Source passage:
··········
In summary, the PWMs computed from crystal structures performed better than the TRANSFAC ones recovering altogether 55 sites, while both TRANSFAC PWMs yielded 51 hits. However, there are two factors that influence these results - for many of the experimental binding sites it is not known with which NF-κ B-family member (p50, p52, p65, RelB) they interact. Here, we focused on two very specific cases, namely p50 homodimer and p50p65 heterodimer, and omitted p52 and RelB. Second, we did not compare the PWMs presented here to all 6 other NF-κ B-related matrices annotated in TRANSFAC that could probably cover all 58 response elements found in the 31 promoters. The comparison shown here aimed at evaluating the quality of the matrices presented in this work.
GABP and ERα
As representatives from other structural TF classes we chose the GABP heterodimer and the ERα nuclear hormone receptor whose family members are widely expressed in various eukaryotic genomes. The helix-turn-helix GA-binding protein (GABP) is unique among the ETS-family transcription factors as it functions as a heterodimer composed of an α and a β subunit. The α subunit, encoded by the GABPA gene, contains the ETS DNA-binding domain, while the β subunit, encoded by an unrelated gene, GABPB2, contains the transcriptional activation domain as well as four ankyrin repeats necessary for dimerization with the DNA-binding subunit. For the GABP matrix computation we used its heterodimeric complex, while for ERα its homodimer complexed with DNA was used. Figure 7 shows the newly obtained GABP matrix logo together with the corresponding logo from TRANSFAC (from entry V$GABP_B). The intensities of the first three nucleotides in the newly computed PWM compare well to those found in the corresponding TRANSFAC logo although the intensive guanine signal seen in the latter PWM vanishes in the atomistically modeled matrix. Nevertheless, the GG-repeat as well as adenine at the seventh position in the new matrix are also quantitatively well captured comparing to the corresponding PWM from TRANSFAC.
··········
Supplied material:

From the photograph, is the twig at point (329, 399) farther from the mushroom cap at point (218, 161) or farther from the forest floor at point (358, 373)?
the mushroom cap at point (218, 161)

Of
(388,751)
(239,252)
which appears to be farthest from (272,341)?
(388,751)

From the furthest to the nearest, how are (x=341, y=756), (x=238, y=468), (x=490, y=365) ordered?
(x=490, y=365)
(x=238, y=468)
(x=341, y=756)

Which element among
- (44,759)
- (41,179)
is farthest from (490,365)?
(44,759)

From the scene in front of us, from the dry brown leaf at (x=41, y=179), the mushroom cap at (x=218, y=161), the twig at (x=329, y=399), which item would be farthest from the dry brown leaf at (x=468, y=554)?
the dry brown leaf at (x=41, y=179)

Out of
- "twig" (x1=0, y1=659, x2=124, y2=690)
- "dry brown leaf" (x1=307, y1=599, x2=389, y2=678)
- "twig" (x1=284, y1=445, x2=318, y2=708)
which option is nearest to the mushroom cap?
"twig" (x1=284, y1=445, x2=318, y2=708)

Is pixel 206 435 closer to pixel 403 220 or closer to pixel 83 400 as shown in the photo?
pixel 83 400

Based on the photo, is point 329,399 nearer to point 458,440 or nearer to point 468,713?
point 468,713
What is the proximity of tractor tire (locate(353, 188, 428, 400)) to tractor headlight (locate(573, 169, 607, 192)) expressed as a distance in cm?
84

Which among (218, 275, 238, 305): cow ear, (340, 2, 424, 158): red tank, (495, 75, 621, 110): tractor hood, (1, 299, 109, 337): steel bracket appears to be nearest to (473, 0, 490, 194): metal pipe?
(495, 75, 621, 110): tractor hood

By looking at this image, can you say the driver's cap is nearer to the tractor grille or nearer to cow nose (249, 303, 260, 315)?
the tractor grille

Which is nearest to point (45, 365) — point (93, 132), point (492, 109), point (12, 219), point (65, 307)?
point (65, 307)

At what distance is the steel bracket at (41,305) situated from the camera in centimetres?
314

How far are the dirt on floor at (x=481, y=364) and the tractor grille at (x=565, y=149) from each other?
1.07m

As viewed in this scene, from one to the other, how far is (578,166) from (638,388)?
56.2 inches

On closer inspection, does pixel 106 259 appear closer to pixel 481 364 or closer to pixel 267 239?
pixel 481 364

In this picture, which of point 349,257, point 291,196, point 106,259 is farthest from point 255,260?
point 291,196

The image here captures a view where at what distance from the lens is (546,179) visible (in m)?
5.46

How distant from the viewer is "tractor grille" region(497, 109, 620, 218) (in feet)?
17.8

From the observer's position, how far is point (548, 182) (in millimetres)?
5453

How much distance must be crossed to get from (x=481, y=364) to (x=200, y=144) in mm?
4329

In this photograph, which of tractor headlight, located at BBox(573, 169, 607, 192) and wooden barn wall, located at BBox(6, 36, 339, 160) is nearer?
··········
Problems and tasks:
- A) From the passage on transcription factor binding matrices, output the words from "In summary, the" up to and including "in this work.".
- B) Go on with the passage on transcription factor binding matrices, starting after its final sentence.

Numbered answers:
- A)
In summary, the PWMs computed from crystal structures performed better than the TRANSFAC ones recovering altogether 55 sites, while both TRANSFAC PWMs yielded 51 hits. However, there are two factors that influence these results - for many of the experimental binding sites it is not known with which NF-κ B-family member (p50, p52, p65, RelB) they interact. Here, we focused on two very specific cases, namely p50 homodimer and p50p65 heterodimer, and omitted p52 and RelB. Second, we did not compare the PWMs presented here to all 6 other NF-κ B-related matrices annotated in TRANSFAC that could probably cover all 58 response elements found in the 31 promoters. The comparison shown here aimed at evaluating the quality of the matrices presented in this work.

- B)
The ERα estrogen receptor belongs to the family of Cys4 zinc finger proteins. Figure 8 shows the sequence logo of the homodimer and a half-site (monomer) logo from TRANSFAC entry V$ER_Q6_02. The GG-signal seems to be well reproduced by the statistical potential used here, and the AGGTCA consensus suggested by TRANSFAC is better reproduced in the right part of the PWM computed in this work. Thymine seems to compete with guanine in the fifth position of the structure-based matrix, while the TRANSFAC logo exhibits thymine dominance at that position. The all-atom matrix computation used here allows for discrepancies between two homodimeric binding sites as shown in Figure 8. Experimentally, it is more difficult to capture such structural details as most of the experiments use half-sites in the binding affinity measurements [18] and the PWMs derived from such size also have to be symmetric. Probably the strongest advantage of the method presented here over the experimental ones is the opportunity to compute PWMs from complicated TF structures like homo- and heterodimers, or tetramers, as in the experiment this is often difficult to account for.